US Senator Ron Wyden (D-OR) wants to know why the Department of Homeland Security insists on continuing its controversial policy of seizing domain names.
The senator expressed particular concern over the uncermonious seizure of the Spanish-based Rojadirecta.org, which was recently downed by the DOJ and ICE.
“Did [the DOJ] and ICE take into account the legality of Rojadirecta before it ceased its domain name?” asked Wyden in a letter to the DHS obtained by Ars Technica.
“What standard does DoJ expect foreign countries to use when determining whether to seize a domain name controlled in the US for copyright infringement?”
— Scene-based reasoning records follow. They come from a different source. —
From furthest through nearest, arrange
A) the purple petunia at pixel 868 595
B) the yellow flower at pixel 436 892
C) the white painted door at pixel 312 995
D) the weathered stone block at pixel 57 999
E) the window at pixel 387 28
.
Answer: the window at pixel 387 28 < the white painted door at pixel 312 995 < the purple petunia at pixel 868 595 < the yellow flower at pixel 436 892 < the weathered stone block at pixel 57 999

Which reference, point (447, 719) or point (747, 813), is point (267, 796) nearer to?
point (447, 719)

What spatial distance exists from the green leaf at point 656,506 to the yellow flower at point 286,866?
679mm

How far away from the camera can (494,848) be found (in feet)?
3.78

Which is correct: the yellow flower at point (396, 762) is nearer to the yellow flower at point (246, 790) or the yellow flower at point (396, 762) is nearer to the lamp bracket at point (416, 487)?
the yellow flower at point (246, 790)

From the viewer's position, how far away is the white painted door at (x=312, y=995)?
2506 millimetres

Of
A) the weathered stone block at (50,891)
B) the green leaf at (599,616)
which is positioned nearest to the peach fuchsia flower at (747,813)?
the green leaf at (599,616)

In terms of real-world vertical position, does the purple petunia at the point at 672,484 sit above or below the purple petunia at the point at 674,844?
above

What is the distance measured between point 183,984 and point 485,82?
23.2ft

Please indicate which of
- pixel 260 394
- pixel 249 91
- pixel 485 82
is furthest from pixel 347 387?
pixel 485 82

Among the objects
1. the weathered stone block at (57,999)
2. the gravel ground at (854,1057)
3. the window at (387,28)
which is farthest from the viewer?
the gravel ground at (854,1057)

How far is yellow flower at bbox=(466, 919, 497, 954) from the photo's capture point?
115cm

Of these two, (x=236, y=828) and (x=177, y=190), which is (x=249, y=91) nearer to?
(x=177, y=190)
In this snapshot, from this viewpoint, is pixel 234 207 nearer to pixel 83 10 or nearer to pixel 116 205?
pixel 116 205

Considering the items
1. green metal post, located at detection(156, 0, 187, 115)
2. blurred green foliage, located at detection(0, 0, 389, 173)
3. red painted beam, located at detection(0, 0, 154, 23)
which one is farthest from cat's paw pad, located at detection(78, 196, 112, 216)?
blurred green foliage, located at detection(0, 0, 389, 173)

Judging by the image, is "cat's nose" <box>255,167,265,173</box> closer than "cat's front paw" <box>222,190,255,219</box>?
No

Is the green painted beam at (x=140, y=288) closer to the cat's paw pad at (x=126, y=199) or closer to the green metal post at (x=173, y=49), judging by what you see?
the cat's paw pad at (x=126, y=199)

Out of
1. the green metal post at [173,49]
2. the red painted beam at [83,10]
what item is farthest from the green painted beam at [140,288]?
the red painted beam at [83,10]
Wyden also emphasized that the current domain name seizure process fails to provide blacklisted websites with an opportunity to defend themselves before sanctions are imposed.
“I worry that domain name seizures could function as a means for end-running the normal legal process in order to target websites that may prevail in full court.
“The new enforcement approach used by Operation In Our Sites is alarmingly unprecedented in the breadth of its potential reach.”
According to Wyden, if the Obama administration’s efforts are to be seen as legitimate, it must be able to defend its use of the forfeiture laws by prosecuting operators of domain names, while simultaneously providing a means to ensure due process.
“If the federal government is going to take property and risk stifling speech, it must be able to defend those actions not only behind closed doors but also in a court of law,” he added.